### Spatial reasoning data
(begin)

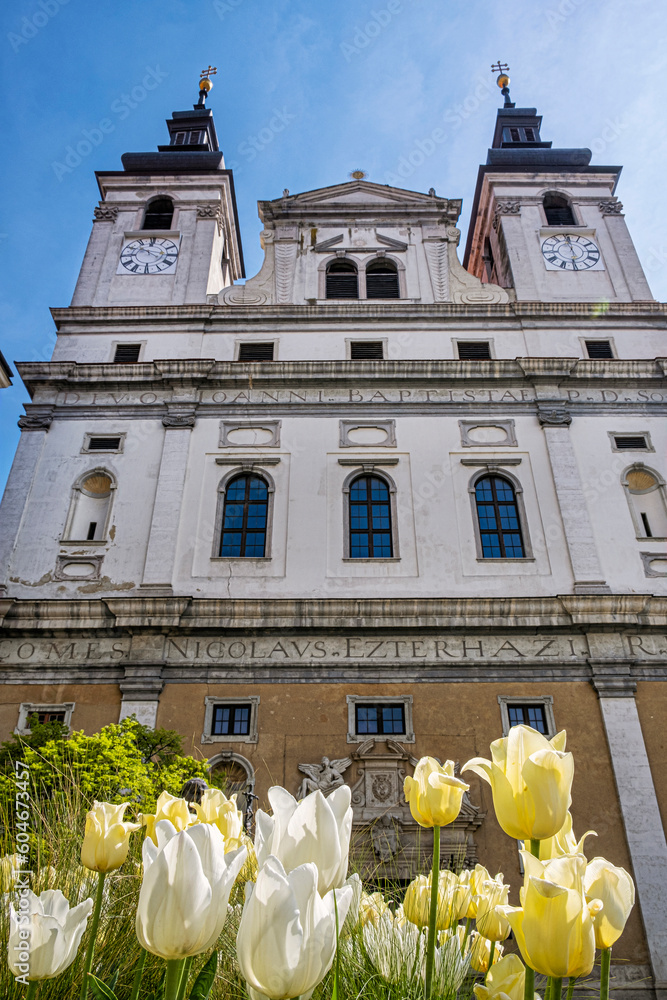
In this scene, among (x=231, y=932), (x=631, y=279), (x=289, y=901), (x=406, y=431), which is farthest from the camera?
(x=631, y=279)

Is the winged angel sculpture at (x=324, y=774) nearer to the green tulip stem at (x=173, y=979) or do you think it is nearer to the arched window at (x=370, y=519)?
the arched window at (x=370, y=519)

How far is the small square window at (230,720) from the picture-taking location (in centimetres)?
1314

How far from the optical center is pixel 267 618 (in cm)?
1414

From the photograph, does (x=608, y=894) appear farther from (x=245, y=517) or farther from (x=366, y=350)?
(x=366, y=350)

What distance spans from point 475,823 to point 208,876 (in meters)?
11.9

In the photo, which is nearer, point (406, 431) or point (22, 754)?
point (22, 754)

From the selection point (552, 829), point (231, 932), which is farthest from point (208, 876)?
point (231, 932)

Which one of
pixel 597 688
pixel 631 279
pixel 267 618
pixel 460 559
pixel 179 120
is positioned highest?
pixel 179 120

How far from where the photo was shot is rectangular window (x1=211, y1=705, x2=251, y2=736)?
43.6 ft

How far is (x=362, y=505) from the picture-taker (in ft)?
52.9

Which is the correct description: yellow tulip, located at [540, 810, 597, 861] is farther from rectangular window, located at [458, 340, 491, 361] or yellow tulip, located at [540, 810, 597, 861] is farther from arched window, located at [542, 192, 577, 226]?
arched window, located at [542, 192, 577, 226]

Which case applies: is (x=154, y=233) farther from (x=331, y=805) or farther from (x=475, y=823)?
(x=331, y=805)

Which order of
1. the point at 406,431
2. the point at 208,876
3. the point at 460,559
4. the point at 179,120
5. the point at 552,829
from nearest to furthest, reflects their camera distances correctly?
1. the point at 208,876
2. the point at 552,829
3. the point at 460,559
4. the point at 406,431
5. the point at 179,120

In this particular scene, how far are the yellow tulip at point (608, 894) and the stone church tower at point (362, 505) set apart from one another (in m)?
9.68
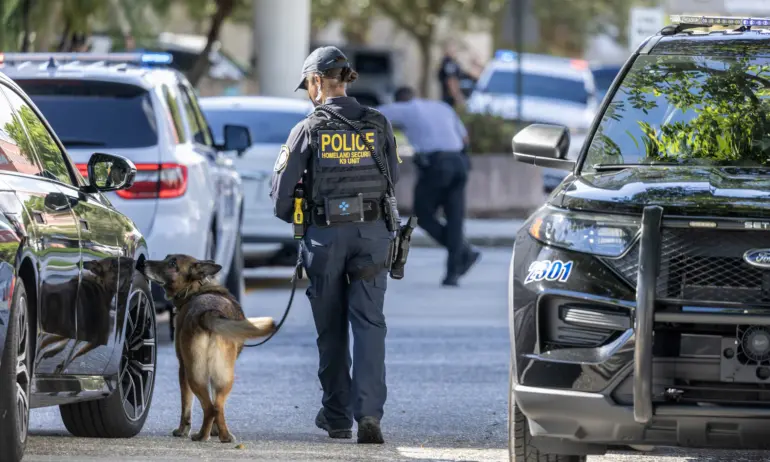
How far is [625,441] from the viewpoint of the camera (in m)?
6.07

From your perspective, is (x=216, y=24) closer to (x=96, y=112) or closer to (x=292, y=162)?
(x=96, y=112)

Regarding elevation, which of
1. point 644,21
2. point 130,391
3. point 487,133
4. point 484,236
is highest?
point 644,21

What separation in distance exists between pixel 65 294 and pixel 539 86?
25138 mm

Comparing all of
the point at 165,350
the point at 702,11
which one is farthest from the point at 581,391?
the point at 702,11

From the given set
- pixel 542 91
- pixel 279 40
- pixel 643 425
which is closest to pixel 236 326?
pixel 643 425

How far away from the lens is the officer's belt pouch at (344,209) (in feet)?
26.6

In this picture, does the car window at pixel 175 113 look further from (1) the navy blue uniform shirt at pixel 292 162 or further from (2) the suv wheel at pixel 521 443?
(2) the suv wheel at pixel 521 443

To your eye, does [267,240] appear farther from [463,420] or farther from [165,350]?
[463,420]

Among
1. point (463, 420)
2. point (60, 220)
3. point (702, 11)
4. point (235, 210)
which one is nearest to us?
point (60, 220)

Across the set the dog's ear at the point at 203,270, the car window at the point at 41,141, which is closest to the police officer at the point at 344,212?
the dog's ear at the point at 203,270

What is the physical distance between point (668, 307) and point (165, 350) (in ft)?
22.6

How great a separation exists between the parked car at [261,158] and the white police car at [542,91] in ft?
41.1

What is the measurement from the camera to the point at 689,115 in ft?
24.7

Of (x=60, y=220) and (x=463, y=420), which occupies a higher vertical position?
(x=60, y=220)
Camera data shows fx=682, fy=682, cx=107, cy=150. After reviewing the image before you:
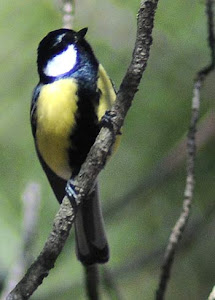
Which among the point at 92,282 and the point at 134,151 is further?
the point at 134,151

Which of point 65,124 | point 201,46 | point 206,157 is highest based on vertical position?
point 65,124

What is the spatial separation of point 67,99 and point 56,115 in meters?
0.04

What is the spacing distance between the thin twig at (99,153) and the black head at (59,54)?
0.80 feet

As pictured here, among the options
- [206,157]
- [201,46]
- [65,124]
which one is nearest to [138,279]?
[206,157]

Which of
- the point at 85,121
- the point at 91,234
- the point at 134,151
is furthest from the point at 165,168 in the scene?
the point at 85,121

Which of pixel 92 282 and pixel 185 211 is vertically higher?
pixel 185 211

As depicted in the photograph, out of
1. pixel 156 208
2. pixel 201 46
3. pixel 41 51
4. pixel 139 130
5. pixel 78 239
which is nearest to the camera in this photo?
pixel 41 51

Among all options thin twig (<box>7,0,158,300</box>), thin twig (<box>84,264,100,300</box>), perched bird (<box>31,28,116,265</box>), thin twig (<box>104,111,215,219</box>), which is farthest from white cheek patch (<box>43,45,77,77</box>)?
thin twig (<box>104,111,215,219</box>)

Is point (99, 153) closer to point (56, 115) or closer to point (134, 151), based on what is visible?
point (56, 115)

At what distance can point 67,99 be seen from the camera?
1.43 metres

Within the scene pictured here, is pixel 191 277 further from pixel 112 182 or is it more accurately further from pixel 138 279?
pixel 112 182

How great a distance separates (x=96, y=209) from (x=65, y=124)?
1.17ft

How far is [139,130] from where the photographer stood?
212 centimetres

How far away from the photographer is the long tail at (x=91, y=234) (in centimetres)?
167
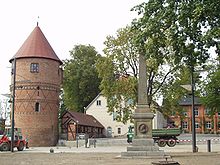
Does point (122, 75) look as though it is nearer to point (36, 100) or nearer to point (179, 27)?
point (36, 100)

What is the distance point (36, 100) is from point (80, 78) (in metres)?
15.3

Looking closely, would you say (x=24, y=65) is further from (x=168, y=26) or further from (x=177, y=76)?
(x=168, y=26)

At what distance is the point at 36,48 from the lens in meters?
52.0

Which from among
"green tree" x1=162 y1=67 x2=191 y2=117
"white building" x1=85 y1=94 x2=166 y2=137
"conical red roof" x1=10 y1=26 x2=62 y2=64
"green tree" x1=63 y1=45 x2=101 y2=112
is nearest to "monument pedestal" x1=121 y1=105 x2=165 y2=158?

(end)

### PROBLEM DETAILS
Repeat all of the data above word for word, but leave out the pictures.

### WRITTEN SOLUTION
In this scene, among (x=231, y=932), (x=631, y=279), (x=289, y=901), (x=406, y=431), which is farthest from the camera?
(x=631, y=279)

Is the winged angel sculpture at (x=324, y=774) nearer to the green tulip stem at (x=173, y=979) or do you think it is nearer to the arched window at (x=370, y=519)?
the arched window at (x=370, y=519)

How far is the small square window at (230,720) from the picture-taking location (in centimetres)?
1314

How far from the optical center is pixel 267 618 (in cm)?
1414

From the photograph, does (x=608, y=894) appear farther from (x=245, y=517) or farther from (x=366, y=350)?
(x=366, y=350)

What distance spans from point 475,823 to point 208,876 (in meters)?
11.9

In the photo, which is nearer, point (406, 431) or point (22, 754)?
point (22, 754)

From the selection point (552, 829), point (231, 932), which is farthest from point (208, 876)?
point (231, 932)

Which one of
pixel 597 688
pixel 631 279
pixel 267 618
pixel 460 559
pixel 179 120
is positioned highest?
pixel 179 120

How far from where the photo was shot is rectangular window (x1=211, y1=705, x2=251, y2=736)?
43.6 ft

How far is (x=362, y=505) from the picture-taker (in ft)?
52.9

Which is the correct description: yellow tulip, located at [540, 810, 597, 861] is farther from rectangular window, located at [458, 340, 491, 361] or yellow tulip, located at [540, 810, 597, 861] is farther from arched window, located at [542, 192, 577, 226]?
arched window, located at [542, 192, 577, 226]

Which case applies: is (x=154, y=233) farther from (x=331, y=805) or farther from (x=475, y=823)?
(x=331, y=805)

Which order of
1. the point at 406,431
2. the point at 208,876
3. the point at 460,559
4. the point at 179,120
5. the point at 552,829
from nearest to furthest, reflects their camera distances correctly?
1. the point at 208,876
2. the point at 552,829
3. the point at 460,559
4. the point at 406,431
5. the point at 179,120

In this particular scene, how far are the yellow tulip at point (608, 894) and the stone church tower at point (362, 505) set apart from one another (in m)?
9.68
How far is [625,441] from the viewpoint of the camera (in m)?
6.07

From your perspective, is (x=216, y=24) closer to (x=96, y=112) or closer to (x=292, y=162)?
(x=96, y=112)

Regarding elevation, which of
1. point 644,21
2. point 130,391
3. point 487,133
4. point 484,236
is highest?
point 644,21

What separation in distance exists between pixel 65 294 and pixel 539 86?
25138 mm

Comparing all of
the point at 165,350
the point at 702,11
which one is farthest from the point at 581,391?
the point at 702,11

From the given set
- pixel 542 91
- pixel 279 40
- pixel 643 425
which is closest to pixel 236 326?
pixel 643 425

How far away from the lens is the officer's belt pouch at (344,209) (in feet)?
26.6

In this picture, does the car window at pixel 175 113 look further from (1) the navy blue uniform shirt at pixel 292 162 or further from (2) the suv wheel at pixel 521 443?
(2) the suv wheel at pixel 521 443

To your eye, does [267,240] appear farther from [463,420] or farther from [165,350]?
[463,420]

Among
1. point (463, 420)
2. point (60, 220)
3. point (702, 11)
4. point (235, 210)
which one is nearest to us?
point (60, 220)

Across the set the dog's ear at the point at 203,270, the car window at the point at 41,141, which is closest to the police officer at the point at 344,212?
the dog's ear at the point at 203,270

What is the physical distance between point (668, 307) and point (165, 350) (in ft)?
22.6

How great a separation exists between the parked car at [261,158] and the white police car at [542,91] in ft?
41.1

What is the measurement from the camera to the point at 689,115 in ft?
24.7

Of (x=60, y=220) and (x=463, y=420), which occupies a higher vertical position?
(x=60, y=220)
Camera data shows fx=682, fy=682, cx=107, cy=150. After reviewing the image before you:
Which among the point at 92,282 and the point at 134,151 is further?
the point at 134,151

Which of point 65,124 | point 201,46 | point 206,157 is highest based on vertical position?
point 65,124

What is the spatial separation of point 67,99 and point 56,115 in meters?
0.04

What is the spacing distance between the thin twig at (99,153) and the black head at (59,54)?
0.80 feet

As pictured here, among the options
- [206,157]
- [201,46]
- [65,124]
which one is nearest to [138,279]?
[206,157]

Which of
- the point at 85,121
- the point at 91,234
- the point at 134,151
is furthest from the point at 165,168 in the scene?
the point at 85,121

Which of pixel 92 282 and pixel 185 211 is vertically higher?
pixel 185 211

As depicted in the photograph, out of
1. pixel 156 208
2. pixel 201 46
3. pixel 41 51
4. pixel 139 130
5. pixel 78 239
which is nearest to the camera in this photo?
pixel 41 51

Among all options thin twig (<box>7,0,158,300</box>), thin twig (<box>84,264,100,300</box>), perched bird (<box>31,28,116,265</box>), thin twig (<box>104,111,215,219</box>), which is farthest from white cheek patch (<box>43,45,77,77</box>)?
thin twig (<box>104,111,215,219</box>)

Is point (99, 153) closer to point (56, 115) or closer to point (134, 151), based on what is visible?
point (56, 115)

At what distance can point 67,99 be seen from the camera?
1.43 metres

Within the scene pictured here, is pixel 191 277 further from pixel 112 182 or is it more accurately further from pixel 138 279?
pixel 112 182

How great a distance separates (x=96, y=209) from (x=65, y=124)?
1.17ft

How far is [139,130] from where the photographer stood?
212 centimetres

How far away from the photographer is the long tail at (x=91, y=234) (in centimetres)?
167
Does point (122, 75) look as though it is nearer to point (36, 100) or nearer to point (179, 27)?
point (36, 100)

What is the distance point (36, 100) is from point (80, 78) (in metres)?
15.3

Looking closely, would you say (x=24, y=65) is further from (x=168, y=26) or further from (x=177, y=76)?
(x=168, y=26)

At what distance is the point at 36,48 from the lens in meters?
52.0

Which from among
"green tree" x1=162 y1=67 x2=191 y2=117
"white building" x1=85 y1=94 x2=166 y2=137
"conical red roof" x1=10 y1=26 x2=62 y2=64
"green tree" x1=63 y1=45 x2=101 y2=112
is nearest to "monument pedestal" x1=121 y1=105 x2=165 y2=158?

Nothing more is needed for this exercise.